ユーザーが入力したpromptをLLMにリクエストする前にAmazon Comprehendに送信し、個人情報が含まれていないかチェックします。

個人情報が含まれていた場合は警告を出し、LLMへリクエストは行いません。

また、Amazon Bedrockからの出力を画面に表示する前に同様のコードを書くことで、出力をフィルタすることも可能です。

言語は英語のみ

Amazon Comprehendの個人情報(PII)検出の機能では、英語のみサポートされています。

なので、クレジットカード番号やアクセスキーなど言語に依らない情報を検出する目的になるかと考えます。

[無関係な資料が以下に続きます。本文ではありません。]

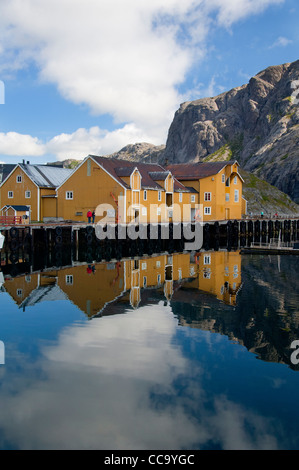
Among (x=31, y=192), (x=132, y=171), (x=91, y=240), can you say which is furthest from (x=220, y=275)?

Currently, English is the only valid language.
contains-pii-entities — AWS CLI 2.13.32 Command Reference

スコアによる判定

Amazon Comprehendからの出力には、確率を推定するスコアが含まれています。

今回の場合、スコアが0.8以上の場合に個人情報であると判断し、入出力をフィルタしています。

docs.aws.amazon.com

まとめ

大規模言語モデルには最初から差別的・暴力的な表現を抑制する機能があります。

追加で個人情報を含む入出力を防ぎたい場合、Amazon Comprehendを使うことで実現できます。